Dalam hal ini smets mengakui bahwa defenisinya hanya menonjolkan fungsi budgeter
saja,dan kemudian ia menambahkan fungsi mengatur pada defenisinya.

Sistem perpajakan yang lama tidak sesuai lagi dengan tingkat kehidupan sosial ekonomi
masyarakat di Indonesia, baik dari segi kegotongroyongan nasional maupun dari laju
pembangunan nasional, maka peran pajak sangat penting bagi subjek pajak karena
penerimaan pajak dalam negeri sangat dibutuhkan guna mewujudkan kelangsungan dan
peningkatan pembangunan nsaional. Oleh karena itu pemerintah mengundangkan Undang-
undang Nomor 28 tahun 2007 sebagai pengganti Undang-undang Nomor 16 tahun 2000
tentang tata cara pemungutan pajak, dan juga Undnag-undang Nomor 17 tahun 2000 sebagai
pengganti dari Undag-undang Nomor 10 tahun 1994 tentang PPh.
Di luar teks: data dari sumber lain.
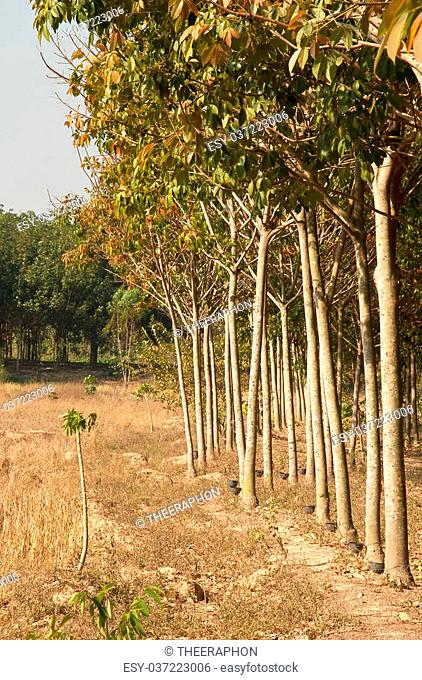Rubber trees Nong Khai Province at Thailand
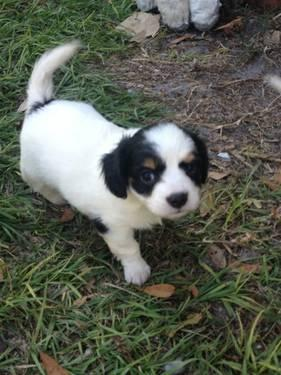 Cavalier King Charles/ Chihuahua puppies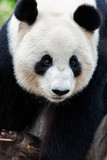 Closeup Portrait of a Giant Panda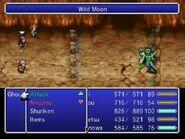 TAY Wii Wild Moon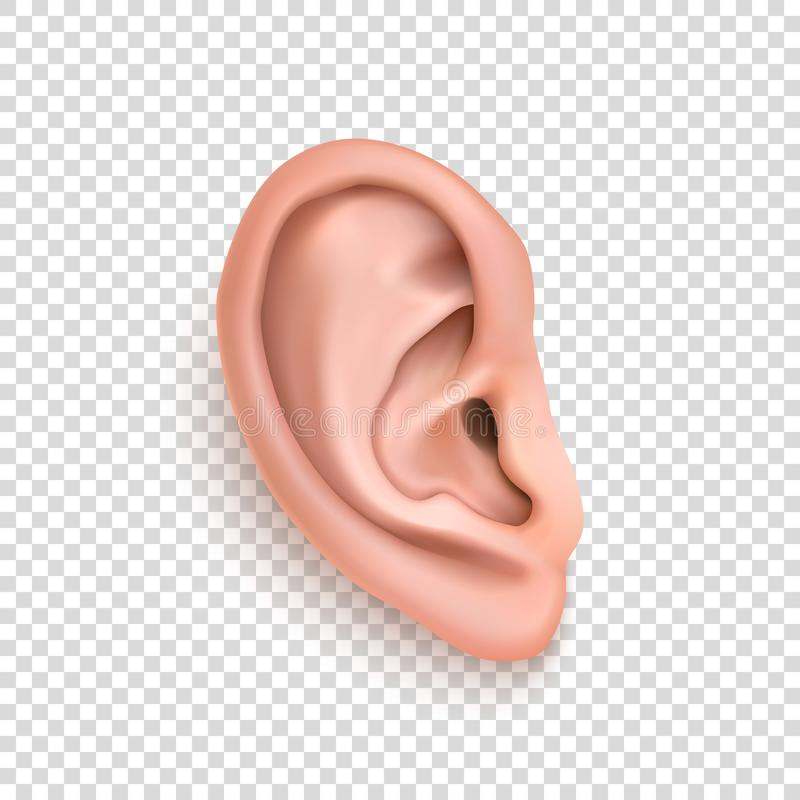 Free Vector Realistic Human Ear Icon Closeup Isolated On Transparency Grid Background. Royalty Free Stock Photos - 104949978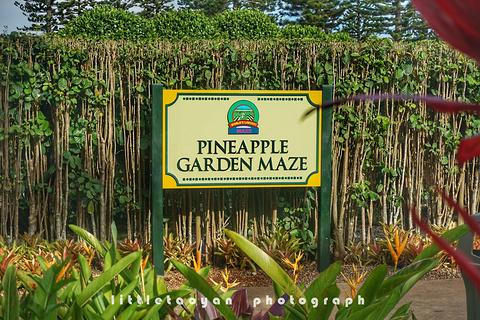 都乐菠萝种植园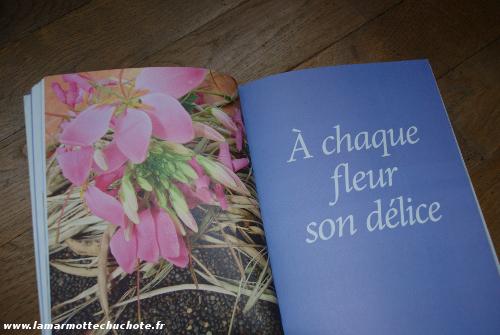 nardo_cuisine_fleurs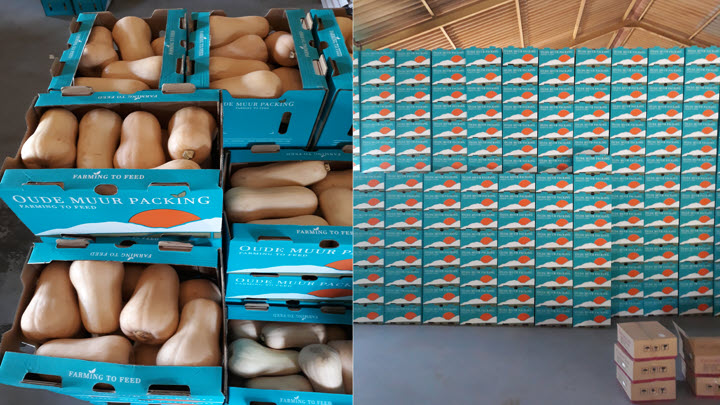 vegetable-export-butternut-oude-muur-packing-south-africa-2020-15
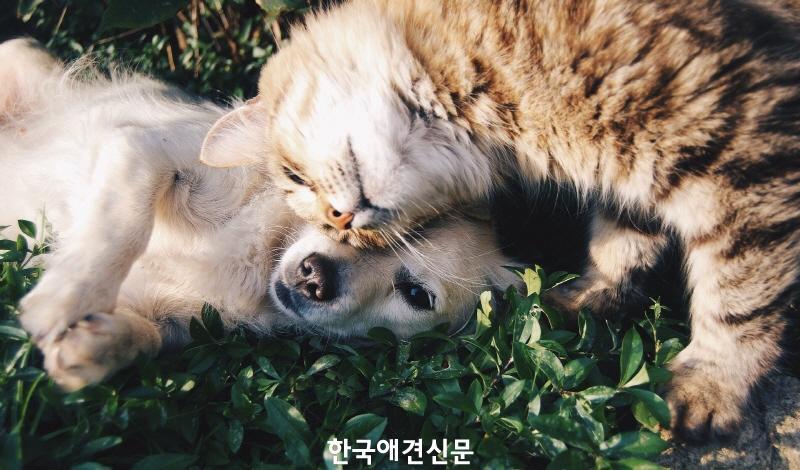 [크기변환]강아지와 고양이2.jpg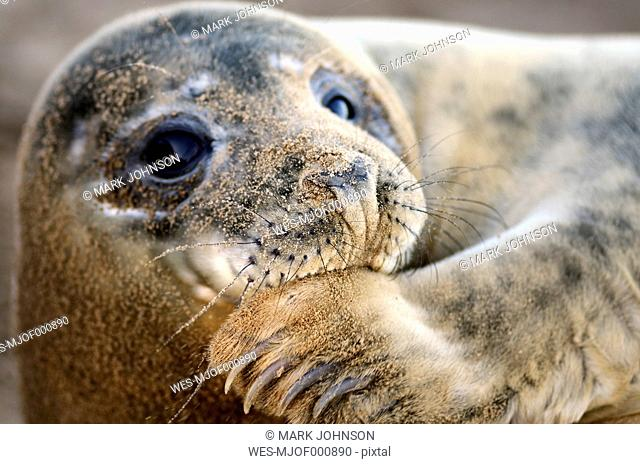 Portrait of Grey seal, Halichoerus grypus, with sandy snout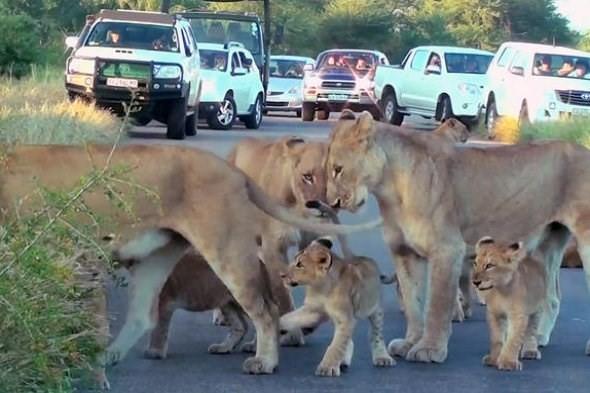Hãi hùng chứng kiến bầy sư tử kéo nhau ra ngủ ở giữa đường - ảnh 9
Karakteristik dan prinsip dari pemungutan pajak adalah sbb:


1. Pemungutan pajak merupakan perwujudan dan maupun peran serta warga negara
dan angoota masyarakat (wajib pajak) untuk membiayai keperluan pemerintah dan
pembangunan nasional.
2. Anggoata masyarakat wajib pajak diberi kepercayaan sepenuhnya untuk mebayar
dan melapor sendiri pajak yang terhutang (self assesment), sehingga melalui sistem
ini pelaksanaan administrasi perpajakan diharapkan dapat dilaksanakn dengan lebih
mudah,tertib dan terkendali.
3. Tanggung jawab atas kewajiban pelaksanaan berada pada anggota masyarakat
wajib pajak itu sendiri. Pemerintah dan pengawasan serta pemeriksaan terhadap
pelaksanaan kewajiban perpajakan wajib pajak,berdasarkan ketentuan yang telah
digariskan dalam peraturan perundang-undangan perpajakan itu.